▶ [EXTRACT PROVIDED]:
The authors have created a sort of anti-Book of Virtues in this encyclopedic compendium of the ways and means of power.
Everyone wants power and everyone is in a constant duplicitous game to gain more power at the expense of others, according to Greene, a screenwriter and former editor at Esquire (Elffers, a book packager, designed the volume, with its attractive marginalia). We live today as courtiers once did in royal courts: we must appear civil while attempting to crush all those around us. This power game can be played well or poorly, and in these 48 laws culled from the history and wisdom of the world’s greatest power players are the rules that must be followed to win. These laws boil down to being as ruthless, selfish, manipulative, and deceitful as possible. Each law, however, gets its own chapter: “Conceal Your Intentions,” “Always Say Less Than Necessary,” “Pose as a Friend, Work as a Spy,” and so on. Each chapter is conveniently broken down into sections on what happened to those who transgressed or observed the particular law, the key elements in this law, and ways to defensively reverse this law when it’s used against you. Quotations in the margins amplify the lesson being taught. While compelling in the way an auto accident might be, the book is simply nonsense. Rules often contradict each other. We are told, for instance, to “be conspicuous at all cost,” then told to “behave like others.” More seriously, Greene never really defines “power,” and he merely asserts, rather than offers evidence for, the Hobbesian world of all against all in which he insists we live. The world may be like this at times, but often it isn’t. To ask why this is so would be a far more useful project.

▶ [STATED TASK A]:
In the review, what two jobs does Greene hold?

▶ [SUPPLIED MATERIAL]:
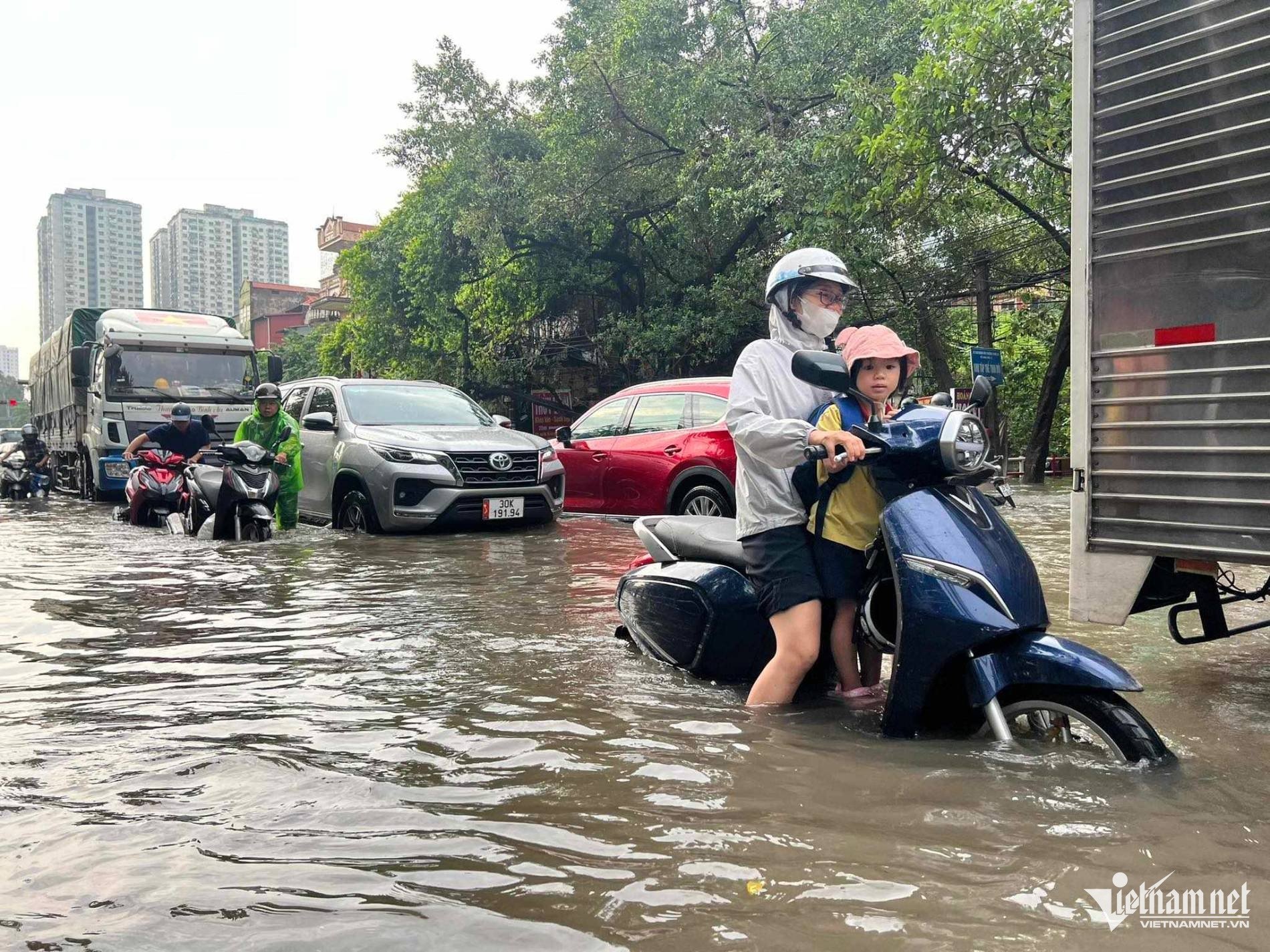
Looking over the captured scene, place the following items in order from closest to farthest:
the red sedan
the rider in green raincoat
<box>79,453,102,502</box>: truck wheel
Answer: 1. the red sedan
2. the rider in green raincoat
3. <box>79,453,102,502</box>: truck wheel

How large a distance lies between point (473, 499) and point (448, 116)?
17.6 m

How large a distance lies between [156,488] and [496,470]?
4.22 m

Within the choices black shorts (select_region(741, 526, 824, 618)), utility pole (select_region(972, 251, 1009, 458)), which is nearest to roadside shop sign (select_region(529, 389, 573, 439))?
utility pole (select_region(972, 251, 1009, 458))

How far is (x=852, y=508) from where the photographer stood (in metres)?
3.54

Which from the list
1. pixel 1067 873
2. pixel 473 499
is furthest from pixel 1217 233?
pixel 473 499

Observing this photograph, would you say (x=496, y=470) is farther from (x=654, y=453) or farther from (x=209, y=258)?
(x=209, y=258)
* * *
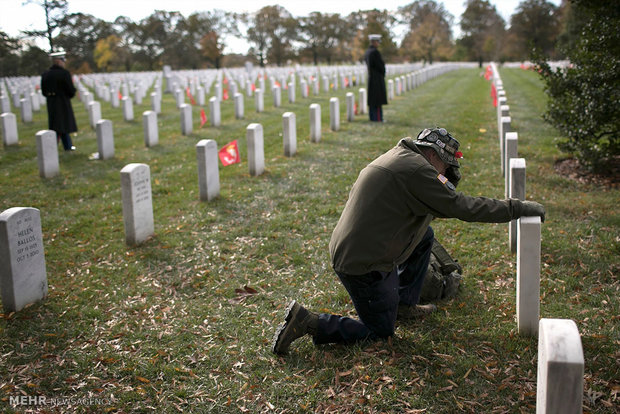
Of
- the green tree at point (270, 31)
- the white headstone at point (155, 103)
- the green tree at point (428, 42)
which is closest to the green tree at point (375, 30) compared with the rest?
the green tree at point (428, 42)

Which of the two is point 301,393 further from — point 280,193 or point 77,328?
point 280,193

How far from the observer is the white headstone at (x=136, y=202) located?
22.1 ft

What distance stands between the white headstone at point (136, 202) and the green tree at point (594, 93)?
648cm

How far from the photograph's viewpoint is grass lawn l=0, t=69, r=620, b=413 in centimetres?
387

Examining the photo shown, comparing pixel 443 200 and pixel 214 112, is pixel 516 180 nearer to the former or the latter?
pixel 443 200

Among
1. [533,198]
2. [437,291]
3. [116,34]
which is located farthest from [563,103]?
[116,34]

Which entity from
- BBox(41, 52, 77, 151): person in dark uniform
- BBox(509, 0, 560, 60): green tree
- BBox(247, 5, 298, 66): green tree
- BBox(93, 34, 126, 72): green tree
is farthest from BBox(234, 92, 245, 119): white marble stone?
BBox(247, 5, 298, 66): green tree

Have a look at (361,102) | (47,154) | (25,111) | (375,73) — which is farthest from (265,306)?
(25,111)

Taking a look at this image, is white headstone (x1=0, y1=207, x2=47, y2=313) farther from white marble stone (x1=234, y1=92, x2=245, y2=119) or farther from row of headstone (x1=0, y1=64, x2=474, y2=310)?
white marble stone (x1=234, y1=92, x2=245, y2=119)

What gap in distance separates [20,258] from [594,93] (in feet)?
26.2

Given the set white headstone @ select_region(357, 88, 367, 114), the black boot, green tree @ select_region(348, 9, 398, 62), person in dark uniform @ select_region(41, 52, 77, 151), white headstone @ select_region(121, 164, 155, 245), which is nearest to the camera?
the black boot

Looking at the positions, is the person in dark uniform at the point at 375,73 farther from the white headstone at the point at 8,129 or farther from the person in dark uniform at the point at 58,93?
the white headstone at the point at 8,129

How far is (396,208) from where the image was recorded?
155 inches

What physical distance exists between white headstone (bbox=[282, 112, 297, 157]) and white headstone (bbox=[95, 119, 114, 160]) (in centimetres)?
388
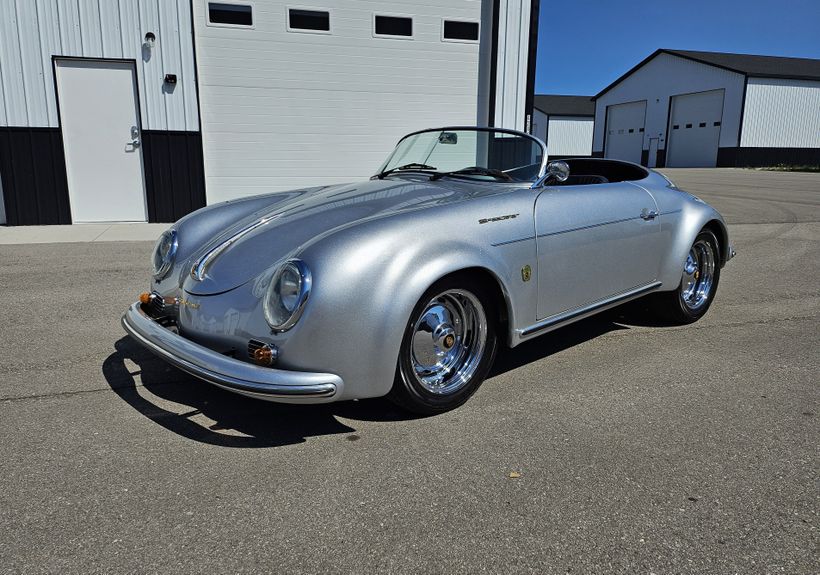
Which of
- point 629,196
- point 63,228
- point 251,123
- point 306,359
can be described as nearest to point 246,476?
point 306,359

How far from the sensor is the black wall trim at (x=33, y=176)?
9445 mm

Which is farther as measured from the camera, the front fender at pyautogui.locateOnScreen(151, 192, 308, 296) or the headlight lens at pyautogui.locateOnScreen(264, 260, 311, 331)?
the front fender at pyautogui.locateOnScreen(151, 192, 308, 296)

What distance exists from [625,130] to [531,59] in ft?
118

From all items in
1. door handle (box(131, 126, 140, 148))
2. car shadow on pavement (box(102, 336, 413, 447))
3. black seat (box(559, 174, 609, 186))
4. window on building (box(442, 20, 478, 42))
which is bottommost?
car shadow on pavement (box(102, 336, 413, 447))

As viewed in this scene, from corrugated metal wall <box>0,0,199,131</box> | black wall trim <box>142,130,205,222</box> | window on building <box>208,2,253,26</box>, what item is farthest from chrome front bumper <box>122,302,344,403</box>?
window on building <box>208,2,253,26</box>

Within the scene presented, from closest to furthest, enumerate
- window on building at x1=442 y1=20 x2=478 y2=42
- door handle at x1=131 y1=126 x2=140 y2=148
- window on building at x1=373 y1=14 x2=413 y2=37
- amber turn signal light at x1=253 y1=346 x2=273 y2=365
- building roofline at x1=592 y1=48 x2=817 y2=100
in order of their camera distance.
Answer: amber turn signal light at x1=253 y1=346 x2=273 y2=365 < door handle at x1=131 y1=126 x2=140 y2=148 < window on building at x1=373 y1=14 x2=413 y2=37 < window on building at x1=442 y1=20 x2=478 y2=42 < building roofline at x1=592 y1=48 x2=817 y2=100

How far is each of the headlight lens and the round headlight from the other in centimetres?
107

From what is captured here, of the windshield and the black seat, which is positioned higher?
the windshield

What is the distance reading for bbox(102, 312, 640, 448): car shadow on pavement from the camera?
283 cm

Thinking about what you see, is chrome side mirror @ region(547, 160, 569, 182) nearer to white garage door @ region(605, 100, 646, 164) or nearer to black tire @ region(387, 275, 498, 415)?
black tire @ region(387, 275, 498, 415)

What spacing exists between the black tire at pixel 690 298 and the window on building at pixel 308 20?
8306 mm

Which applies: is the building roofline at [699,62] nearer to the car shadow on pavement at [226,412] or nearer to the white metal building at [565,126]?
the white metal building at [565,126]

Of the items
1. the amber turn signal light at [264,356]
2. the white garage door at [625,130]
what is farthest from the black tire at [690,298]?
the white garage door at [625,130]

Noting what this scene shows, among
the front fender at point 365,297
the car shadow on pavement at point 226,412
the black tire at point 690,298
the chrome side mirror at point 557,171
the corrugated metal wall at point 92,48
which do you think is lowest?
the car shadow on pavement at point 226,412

▶ [STATED TASK B]:
Show every line of the rows that contains the word "farther".

▶ [FINAL RESULT A]:
He is a screenwriter and a former editor at Esquire.

▶ [FINAL RESULT B]:
Observing this photograph, would you say (x=496, y=470) is farther from (x=654, y=453) or farther from (x=209, y=258)?
Taking a look at this image, is white headstone (x1=0, y1=207, x2=47, y2=313) farther from white marble stone (x1=234, y1=92, x2=245, y2=119) or farther from row of headstone (x1=0, y1=64, x2=474, y2=310)?
Looking at the positions, is the person in dark uniform at the point at 375,73 farther from the white headstone at the point at 8,129 or farther from the person in dark uniform at the point at 58,93?
Which is farther as measured from the camera, the front fender at pyautogui.locateOnScreen(151, 192, 308, 296) or the headlight lens at pyautogui.locateOnScreen(264, 260, 311, 331)?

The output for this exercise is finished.